What Ambition Enhancement Really Means (and why you shouldn’t be afraid)

ECO hears that text on the Mitigation Work Programme (MWP) will be coming out early tomorrow. While ECO waits to see what’s in it, it seemed like a good time to remind Parties of some of the things you signed up to last year. Things that you seem to have forgotten.

In the so-called Glasgow Climate Pact (Decision 1/CMA.3) you recognized that “limiting global warming to 1.5 °C requires rapid, deep and sustained reductions in global greenhouse gas emissions, including reducing global carbon dioxide emissions by 45% by 2030 relative to the 2010 level and to net zero around mid-century”, as well as deep reductions in other greenhouse gases.

Oh-oh: you also recognized that “this requires accelerated action in this critical decade, on the basis of the best available scientific knowledge and equity, reflecting common but differentiated responsibilities and respective capabilities”. Guess what: you also emphasized “the urgent need for Parties to increase their efforts to collectively reduce emissions through accelerated action and implementation of domestic mitigation measures in accordance with Article 4, paragraph 2, of the Paris Agreement”. You established a work programme to urgently scale up mitigation ambition and implementation in this critical decade, and just a few paragraphs below you decided to convene an annual high-level ministerial round table on pre-2030 ambition. This was all good.
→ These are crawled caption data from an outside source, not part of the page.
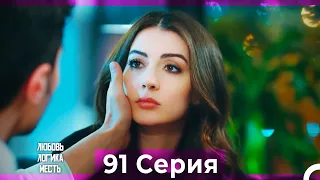 Любовь Логика Месть 91 Серия (Русский Дубляж)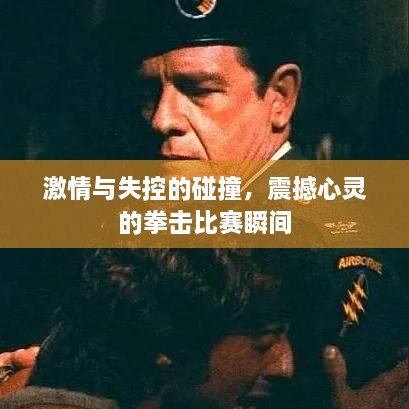 激情与失控的碰撞，震撼心灵的拳击比赛瞬间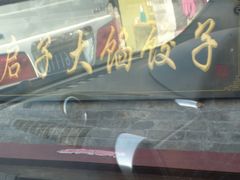 招牌-启子大馅饺子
But now ECO is struggling to understand why you think the MWP and those HL Ministerial round tables are not related at all, when you were the ones who came up with all this.
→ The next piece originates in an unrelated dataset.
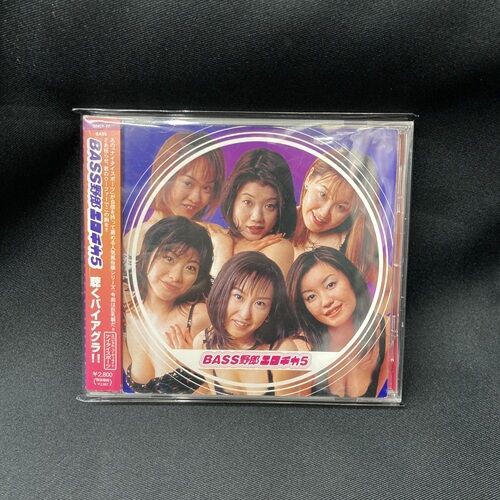 2026年10月2日(金) 新着中古品入荷情報 CD、DVD、書籍など200点ほど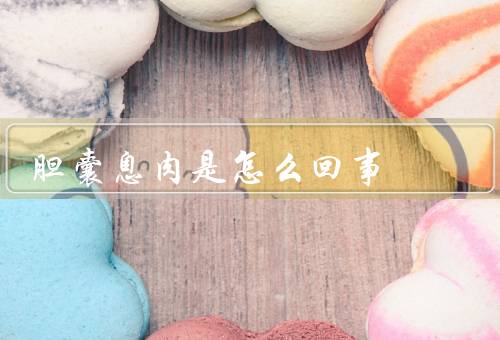 胆囊息肉是怎么回事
ECO has heard that some parties have concerns about the MWP extending the Paris Agreement or creating new obligations for countries. For this reason, ECO will clarify its understanding of “ambition enhancement”. No, it doesn’t mean you have to go through an expensive and time-consuming exercise of elaborating a new NDC document every year (unless you didn’t do that for your updated NDC; in this case yes, you should do it again!).

In ECO’s view, ambition enhancement could be – but is not limited to:

Considering sectors not previously included in your NDC and targets (if it’s not an economy-wide NDC);
Exploring  transformations  of electricity supply, industry, transportation and buildings, that will also accelerate energy access and general wellbeing;
Including in your NDC voluntary commitments you have taken on, such as the Glasgow Breakthroughs, or Sectoral Commitments
Considering the contribution of non-state actors/non-party stakeholders for emissions reductions;
Improving carbon accounting methodologies and being transparent about it;
Communicating new just energy transformation plans;
Including nature-based solutions like halting deforestation and conversion of ecosystems and forest restoration.

This isn’t new advice. Our friends from the CVF came up with a similar rationale last year, remember?

ECO says fear not, friends: ambition enhancement is an opportunity, not a threat. The IPCC’s latest report has proven that the economic benefits of climate action will outweigh the costs. The Global Turning Point Report by Deloitte Economics Institute states that if we take decisive climate action now, there is potential to gain $43 trillion in net present value to the global economy by 2070, and that nearly every country and sector stands to gain through swift decarbonization. What other process is going to address the gap between where we are and where we need to be by 2030? The GST won’t do that. The GST is aimed at influencing the next round of NDCs – we can’t afford to wait that long.